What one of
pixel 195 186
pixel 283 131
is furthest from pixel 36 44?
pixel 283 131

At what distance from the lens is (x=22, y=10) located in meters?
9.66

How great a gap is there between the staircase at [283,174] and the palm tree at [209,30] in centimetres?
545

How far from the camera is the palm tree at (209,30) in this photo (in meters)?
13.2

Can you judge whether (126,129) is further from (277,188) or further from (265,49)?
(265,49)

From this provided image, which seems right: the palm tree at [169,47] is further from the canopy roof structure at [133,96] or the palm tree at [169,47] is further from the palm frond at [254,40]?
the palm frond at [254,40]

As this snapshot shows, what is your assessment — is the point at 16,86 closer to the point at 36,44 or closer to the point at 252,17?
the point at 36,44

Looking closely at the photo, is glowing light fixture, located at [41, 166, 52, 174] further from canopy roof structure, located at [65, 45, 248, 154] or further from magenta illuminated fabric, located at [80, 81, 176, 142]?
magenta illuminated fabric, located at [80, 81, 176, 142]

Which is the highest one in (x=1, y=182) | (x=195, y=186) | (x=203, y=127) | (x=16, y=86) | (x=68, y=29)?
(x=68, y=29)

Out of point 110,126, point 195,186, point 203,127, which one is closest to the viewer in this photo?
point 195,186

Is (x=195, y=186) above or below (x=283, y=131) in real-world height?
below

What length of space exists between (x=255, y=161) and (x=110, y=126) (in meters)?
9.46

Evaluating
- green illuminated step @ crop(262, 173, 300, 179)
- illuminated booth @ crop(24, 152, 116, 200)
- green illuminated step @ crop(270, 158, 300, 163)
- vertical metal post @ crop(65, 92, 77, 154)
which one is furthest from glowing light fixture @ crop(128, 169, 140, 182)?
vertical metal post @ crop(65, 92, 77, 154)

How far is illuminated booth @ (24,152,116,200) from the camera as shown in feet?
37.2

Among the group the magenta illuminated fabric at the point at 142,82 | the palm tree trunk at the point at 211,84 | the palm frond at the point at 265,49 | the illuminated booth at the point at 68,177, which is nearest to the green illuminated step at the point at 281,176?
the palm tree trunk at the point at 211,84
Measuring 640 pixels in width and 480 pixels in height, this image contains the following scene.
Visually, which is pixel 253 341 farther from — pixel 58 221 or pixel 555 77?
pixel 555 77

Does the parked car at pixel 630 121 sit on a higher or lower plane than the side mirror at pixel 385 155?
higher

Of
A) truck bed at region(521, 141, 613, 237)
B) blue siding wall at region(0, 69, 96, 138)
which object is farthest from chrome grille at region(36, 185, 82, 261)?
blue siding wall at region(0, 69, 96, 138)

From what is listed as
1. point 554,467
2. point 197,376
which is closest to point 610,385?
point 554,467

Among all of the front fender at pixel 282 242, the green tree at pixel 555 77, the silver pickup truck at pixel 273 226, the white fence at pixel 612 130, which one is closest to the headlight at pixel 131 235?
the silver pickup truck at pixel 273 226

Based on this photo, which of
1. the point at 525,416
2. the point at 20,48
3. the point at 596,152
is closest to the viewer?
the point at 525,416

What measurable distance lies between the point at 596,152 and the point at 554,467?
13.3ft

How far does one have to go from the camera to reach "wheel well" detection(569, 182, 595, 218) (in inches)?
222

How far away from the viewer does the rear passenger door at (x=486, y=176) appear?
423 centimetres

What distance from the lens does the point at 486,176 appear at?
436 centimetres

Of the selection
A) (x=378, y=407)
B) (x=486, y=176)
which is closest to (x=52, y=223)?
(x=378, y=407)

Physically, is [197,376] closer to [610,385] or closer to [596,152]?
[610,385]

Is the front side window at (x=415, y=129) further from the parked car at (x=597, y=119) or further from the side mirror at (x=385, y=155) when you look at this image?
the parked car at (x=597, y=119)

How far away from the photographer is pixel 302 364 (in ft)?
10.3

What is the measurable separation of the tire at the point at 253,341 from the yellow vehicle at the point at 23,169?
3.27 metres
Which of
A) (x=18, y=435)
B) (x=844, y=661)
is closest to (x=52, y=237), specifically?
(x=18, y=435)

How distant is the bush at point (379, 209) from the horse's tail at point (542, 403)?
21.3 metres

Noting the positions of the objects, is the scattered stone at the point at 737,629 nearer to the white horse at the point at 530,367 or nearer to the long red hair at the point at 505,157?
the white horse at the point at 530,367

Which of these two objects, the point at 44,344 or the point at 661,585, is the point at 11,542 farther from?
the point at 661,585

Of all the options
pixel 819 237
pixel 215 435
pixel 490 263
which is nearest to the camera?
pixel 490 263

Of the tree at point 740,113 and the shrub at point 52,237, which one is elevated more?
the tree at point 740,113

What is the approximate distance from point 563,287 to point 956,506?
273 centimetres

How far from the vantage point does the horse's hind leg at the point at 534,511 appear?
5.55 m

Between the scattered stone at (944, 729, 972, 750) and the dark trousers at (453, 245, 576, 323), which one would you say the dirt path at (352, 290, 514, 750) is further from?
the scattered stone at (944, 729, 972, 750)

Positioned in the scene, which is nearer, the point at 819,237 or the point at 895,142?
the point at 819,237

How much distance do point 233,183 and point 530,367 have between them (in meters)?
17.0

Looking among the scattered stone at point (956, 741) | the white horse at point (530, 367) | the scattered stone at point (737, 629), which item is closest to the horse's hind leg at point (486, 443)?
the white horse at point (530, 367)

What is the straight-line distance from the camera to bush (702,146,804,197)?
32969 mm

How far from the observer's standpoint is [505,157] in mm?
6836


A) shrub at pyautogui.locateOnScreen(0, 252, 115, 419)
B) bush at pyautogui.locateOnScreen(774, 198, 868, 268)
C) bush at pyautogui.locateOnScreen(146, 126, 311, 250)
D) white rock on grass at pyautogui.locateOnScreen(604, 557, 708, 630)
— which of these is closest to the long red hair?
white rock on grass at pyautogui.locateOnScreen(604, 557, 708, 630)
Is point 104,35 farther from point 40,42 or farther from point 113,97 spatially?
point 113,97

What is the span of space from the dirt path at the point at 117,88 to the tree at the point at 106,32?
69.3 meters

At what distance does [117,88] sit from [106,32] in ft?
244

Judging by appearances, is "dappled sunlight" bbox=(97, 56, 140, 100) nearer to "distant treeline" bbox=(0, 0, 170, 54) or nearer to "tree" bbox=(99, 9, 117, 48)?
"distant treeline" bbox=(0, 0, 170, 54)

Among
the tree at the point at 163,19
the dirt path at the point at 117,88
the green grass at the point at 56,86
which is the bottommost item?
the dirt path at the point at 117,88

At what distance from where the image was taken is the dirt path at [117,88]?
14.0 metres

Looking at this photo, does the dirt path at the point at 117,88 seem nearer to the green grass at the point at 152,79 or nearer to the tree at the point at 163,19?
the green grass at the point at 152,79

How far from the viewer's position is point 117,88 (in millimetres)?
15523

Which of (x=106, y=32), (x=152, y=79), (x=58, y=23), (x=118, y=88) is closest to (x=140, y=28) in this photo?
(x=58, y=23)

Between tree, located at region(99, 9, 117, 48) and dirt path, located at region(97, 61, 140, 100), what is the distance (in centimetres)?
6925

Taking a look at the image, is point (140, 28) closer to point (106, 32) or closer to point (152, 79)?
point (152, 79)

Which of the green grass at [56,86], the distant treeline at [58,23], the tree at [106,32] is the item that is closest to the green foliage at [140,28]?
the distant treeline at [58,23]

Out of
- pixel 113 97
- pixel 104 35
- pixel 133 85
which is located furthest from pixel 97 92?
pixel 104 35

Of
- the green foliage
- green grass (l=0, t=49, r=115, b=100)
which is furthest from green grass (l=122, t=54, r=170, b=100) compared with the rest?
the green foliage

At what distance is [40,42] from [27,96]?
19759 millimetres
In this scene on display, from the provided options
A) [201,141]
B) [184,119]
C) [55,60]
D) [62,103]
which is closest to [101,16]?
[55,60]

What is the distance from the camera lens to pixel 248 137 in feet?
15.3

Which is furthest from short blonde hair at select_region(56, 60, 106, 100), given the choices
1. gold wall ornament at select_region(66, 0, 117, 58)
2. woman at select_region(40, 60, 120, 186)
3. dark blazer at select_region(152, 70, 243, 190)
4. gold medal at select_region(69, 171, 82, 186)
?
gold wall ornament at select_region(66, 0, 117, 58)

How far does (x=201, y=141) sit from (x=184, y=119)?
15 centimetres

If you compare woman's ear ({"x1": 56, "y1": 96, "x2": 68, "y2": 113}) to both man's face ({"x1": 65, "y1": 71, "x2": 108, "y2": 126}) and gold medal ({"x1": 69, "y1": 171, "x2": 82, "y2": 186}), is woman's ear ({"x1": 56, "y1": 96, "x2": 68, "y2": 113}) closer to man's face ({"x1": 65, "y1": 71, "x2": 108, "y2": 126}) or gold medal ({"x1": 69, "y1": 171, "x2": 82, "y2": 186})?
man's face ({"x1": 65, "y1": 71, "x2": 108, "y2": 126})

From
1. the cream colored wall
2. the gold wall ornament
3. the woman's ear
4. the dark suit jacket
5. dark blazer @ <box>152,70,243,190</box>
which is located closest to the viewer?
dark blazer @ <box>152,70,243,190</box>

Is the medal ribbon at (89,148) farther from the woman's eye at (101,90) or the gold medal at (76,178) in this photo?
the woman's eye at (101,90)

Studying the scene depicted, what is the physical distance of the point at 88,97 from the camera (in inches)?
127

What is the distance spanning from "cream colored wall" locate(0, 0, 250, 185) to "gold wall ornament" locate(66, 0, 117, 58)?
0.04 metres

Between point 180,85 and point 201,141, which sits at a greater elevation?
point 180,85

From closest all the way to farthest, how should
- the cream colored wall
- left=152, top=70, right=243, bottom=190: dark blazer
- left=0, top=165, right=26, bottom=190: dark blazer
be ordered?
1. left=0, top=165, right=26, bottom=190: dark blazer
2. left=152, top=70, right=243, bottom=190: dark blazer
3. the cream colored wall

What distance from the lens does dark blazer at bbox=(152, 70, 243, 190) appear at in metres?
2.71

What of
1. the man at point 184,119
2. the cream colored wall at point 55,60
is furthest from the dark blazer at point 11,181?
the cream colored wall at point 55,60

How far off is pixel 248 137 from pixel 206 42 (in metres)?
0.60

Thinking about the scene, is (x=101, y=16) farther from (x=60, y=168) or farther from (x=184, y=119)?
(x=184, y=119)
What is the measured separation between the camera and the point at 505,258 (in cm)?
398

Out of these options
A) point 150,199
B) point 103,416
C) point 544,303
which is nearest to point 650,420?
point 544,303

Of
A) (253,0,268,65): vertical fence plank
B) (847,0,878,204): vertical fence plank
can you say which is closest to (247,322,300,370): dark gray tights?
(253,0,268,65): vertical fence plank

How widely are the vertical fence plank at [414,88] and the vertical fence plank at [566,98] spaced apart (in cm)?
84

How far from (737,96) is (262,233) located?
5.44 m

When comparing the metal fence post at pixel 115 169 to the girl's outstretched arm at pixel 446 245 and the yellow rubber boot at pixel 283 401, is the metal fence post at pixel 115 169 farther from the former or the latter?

EXERCISE GOAL –
Everything from the line that contains "What distance from the lens does dark" through the end of the records must be duplicated exactly, and nothing outside that range.

ANSWER IN FULL –
What distance from the lens does dark blazer at bbox=(152, 70, 243, 190) appear at in metres?
2.71

What of
1. the man at point 184,119
2. the cream colored wall at point 55,60
is furthest from the dark blazer at point 11,181?
the cream colored wall at point 55,60

How far off is pixel 248 137 from pixel 206 42 (in metres)?
0.60

Thinking about the scene, is (x=101, y=16) farther from (x=60, y=168) or farther from (x=184, y=119)?
(x=184, y=119)
What is the measured separation between the camera and the point at 505,258 (in cm)?
398

Out of these options
A) point 150,199
B) point 103,416
C) point 544,303
which is nearest to point 650,420?
point 544,303

Of
A) (253,0,268,65): vertical fence plank
B) (847,0,878,204): vertical fence plank
can you say which is closest to (247,322,300,370): dark gray tights?
(253,0,268,65): vertical fence plank

How widely are the vertical fence plank at [414,88] and the vertical fence plank at [566,98] spaced apart (in cm)?
84

How far from (737,96) is (262,233) located?
5.44 m

When comparing the metal fence post at pixel 115 169 to the girl's outstretched arm at pixel 446 245 and the yellow rubber boot at pixel 283 401, is the metal fence post at pixel 115 169 farther from the former or the latter?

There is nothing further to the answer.